The projections for him are kind of interesting in the, “Who knows what happens when there’s not much data to go on” way. Steamer appears to have him as a pretty decent backup, and not just a replacement level four-A player, by combining his poor hitting with some potentially decent defense. (The potentially decent defense is a central assumption, I’d guess, from the fact that he doesn’t have much major league playing time.) ZiPS agrees with Steamer’s hitting conclusion, but heavily penalizes his defense, dropping him to that four-A tier. And IWAG, well...
IWAG is perhaps foolhardily giving him credit for hitting the ball really hard in his 112 PAs last year, combined with a strong AAA track record.
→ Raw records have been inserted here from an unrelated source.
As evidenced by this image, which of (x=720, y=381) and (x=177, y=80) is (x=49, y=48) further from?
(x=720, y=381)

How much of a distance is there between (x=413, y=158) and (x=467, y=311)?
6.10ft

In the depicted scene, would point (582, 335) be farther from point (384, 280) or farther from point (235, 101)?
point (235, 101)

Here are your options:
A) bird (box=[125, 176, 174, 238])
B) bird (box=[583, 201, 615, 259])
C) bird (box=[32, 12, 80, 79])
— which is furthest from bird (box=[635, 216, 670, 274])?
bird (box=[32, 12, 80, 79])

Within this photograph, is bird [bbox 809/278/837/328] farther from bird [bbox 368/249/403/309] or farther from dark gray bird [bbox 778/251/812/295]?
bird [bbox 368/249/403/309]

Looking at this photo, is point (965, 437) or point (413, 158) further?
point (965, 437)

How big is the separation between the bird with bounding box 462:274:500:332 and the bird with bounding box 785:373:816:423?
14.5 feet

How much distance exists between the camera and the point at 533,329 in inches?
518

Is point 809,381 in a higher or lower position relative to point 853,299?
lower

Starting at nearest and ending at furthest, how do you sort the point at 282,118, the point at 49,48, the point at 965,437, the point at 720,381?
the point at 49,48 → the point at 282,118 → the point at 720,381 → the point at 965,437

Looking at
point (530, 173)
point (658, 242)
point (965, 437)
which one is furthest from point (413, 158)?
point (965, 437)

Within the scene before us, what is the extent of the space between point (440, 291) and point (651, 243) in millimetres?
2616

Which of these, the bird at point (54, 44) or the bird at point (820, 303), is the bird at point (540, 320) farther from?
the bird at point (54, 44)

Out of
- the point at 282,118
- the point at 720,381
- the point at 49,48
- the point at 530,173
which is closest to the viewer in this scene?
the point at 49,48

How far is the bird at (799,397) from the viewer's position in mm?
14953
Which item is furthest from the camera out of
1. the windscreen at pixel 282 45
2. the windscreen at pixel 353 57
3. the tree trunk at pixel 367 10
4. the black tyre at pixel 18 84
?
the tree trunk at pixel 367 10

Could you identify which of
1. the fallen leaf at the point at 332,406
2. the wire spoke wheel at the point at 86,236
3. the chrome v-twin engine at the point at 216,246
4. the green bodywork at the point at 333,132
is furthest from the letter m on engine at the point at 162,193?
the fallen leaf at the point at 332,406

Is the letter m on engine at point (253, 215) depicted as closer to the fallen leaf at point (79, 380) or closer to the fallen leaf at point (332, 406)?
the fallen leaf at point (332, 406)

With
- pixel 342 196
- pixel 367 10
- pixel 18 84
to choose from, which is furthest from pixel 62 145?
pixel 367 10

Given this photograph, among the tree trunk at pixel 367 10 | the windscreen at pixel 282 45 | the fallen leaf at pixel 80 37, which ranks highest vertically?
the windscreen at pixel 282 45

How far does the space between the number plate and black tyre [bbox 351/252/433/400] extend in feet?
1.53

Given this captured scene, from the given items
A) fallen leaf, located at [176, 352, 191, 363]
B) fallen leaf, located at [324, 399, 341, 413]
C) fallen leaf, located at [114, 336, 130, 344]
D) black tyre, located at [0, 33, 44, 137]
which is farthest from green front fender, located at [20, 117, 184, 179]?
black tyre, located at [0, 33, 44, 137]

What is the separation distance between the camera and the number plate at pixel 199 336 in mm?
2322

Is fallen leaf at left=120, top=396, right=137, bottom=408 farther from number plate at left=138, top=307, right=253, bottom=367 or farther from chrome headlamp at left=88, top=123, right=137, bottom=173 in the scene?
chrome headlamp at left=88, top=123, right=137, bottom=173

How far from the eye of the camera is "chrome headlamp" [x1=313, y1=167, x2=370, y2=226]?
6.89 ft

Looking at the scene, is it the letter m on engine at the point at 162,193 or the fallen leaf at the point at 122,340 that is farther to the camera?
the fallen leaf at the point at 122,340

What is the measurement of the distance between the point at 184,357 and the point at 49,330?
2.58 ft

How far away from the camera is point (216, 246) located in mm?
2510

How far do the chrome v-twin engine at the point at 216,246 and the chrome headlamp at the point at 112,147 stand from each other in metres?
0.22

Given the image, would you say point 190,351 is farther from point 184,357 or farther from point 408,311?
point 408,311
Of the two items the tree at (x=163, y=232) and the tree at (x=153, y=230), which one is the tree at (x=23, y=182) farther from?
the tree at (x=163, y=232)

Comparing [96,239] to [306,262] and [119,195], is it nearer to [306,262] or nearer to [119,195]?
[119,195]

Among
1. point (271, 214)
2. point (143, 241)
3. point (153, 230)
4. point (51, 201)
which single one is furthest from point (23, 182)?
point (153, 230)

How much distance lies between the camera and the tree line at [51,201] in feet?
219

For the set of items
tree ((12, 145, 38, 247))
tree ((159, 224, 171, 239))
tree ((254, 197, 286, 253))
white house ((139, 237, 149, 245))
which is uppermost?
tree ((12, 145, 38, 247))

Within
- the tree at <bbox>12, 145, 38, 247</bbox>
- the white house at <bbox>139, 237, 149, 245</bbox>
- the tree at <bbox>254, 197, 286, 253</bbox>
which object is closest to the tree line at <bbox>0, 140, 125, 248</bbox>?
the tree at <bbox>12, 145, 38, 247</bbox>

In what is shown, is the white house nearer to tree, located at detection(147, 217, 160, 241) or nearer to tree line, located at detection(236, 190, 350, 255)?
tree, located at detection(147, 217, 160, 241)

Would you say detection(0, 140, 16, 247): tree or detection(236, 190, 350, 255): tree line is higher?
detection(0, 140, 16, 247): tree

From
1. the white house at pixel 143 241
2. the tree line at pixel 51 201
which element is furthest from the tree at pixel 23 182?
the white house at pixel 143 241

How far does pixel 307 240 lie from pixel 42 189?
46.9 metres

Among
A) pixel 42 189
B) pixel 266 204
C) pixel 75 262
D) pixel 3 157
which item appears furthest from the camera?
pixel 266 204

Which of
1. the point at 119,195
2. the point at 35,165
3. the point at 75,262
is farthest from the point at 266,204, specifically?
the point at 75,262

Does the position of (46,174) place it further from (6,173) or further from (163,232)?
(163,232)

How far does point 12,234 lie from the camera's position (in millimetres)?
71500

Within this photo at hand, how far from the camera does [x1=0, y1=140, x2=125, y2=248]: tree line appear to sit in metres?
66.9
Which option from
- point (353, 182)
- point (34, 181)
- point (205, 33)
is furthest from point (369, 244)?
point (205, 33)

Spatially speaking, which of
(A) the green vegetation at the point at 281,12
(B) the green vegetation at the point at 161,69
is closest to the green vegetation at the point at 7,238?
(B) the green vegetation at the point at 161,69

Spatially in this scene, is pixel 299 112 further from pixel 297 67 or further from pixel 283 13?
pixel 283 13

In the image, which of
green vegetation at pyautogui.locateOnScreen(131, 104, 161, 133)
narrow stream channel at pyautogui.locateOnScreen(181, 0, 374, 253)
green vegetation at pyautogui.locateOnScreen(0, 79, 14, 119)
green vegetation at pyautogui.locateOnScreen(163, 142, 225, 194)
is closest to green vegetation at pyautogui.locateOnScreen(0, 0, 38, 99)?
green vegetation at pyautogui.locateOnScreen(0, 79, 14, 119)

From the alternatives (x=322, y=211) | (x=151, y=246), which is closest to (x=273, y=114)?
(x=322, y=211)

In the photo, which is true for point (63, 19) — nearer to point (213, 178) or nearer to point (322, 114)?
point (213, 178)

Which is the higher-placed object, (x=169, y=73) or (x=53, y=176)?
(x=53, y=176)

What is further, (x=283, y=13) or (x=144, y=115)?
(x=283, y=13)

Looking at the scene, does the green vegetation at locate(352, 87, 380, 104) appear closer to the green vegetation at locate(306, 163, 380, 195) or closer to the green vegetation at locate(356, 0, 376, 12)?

Maybe giving a 33-year-old catcher a projection boost for beating up on guys in their early-to-mid twenties in AAA is a mistake that needs to be rectified, but Recker also walks a fair bit and reined in his strikeouts last year. The 90s wRC+ is probably very optimistic, but taking poor defensive projections into account, and you have basically a backup catcher, which is again, what he is.
The Braves may have some exciting, above-league average catchers some day, but it probably won’t be 2017.
Next up: Freddie Freeman and the Gang, aka, Infielders
Bonus: Pitch Framing
While not included in fWAR or Def, pitch framing is still useful. Here are the 2014, 2015, and 2016 pitch framing numbers for the three prospective Braves catchers.
Courtesy of Statcorner:
- Tyler Flowers, calls per game: -0.34, +1.79, +1.30
- Tyler Flowers, Framing Runs Above Average: -5.6, +22.5, +13.3
- Conclusion: Tyler Flowers might be about 1 win more valuable based on his framing. That would potentially make him an average-y catcher!
- Kurt Suzuki, calls per game: -1.43, -0.07, -0.40
- Kurt Suzuki, Framing Runs Above Average: -19.8, -1.1, -5.0
- Conclusion: Kurt Suzuki might be slightly under 1 win less valuable based on his framing. If so, that makes him replacement level-y. Eh.
- Anthony Recker, calls per game: -1.95, -1.16, -1.81
- Anthony Recker, Framing Runs Above Average: -11.8, -3.1, -6.4
- Conclusion: Anthony Recker might be slightly under 1 win less valuable based on his framing. If so, that makes him replacement level-y or worse. Eh.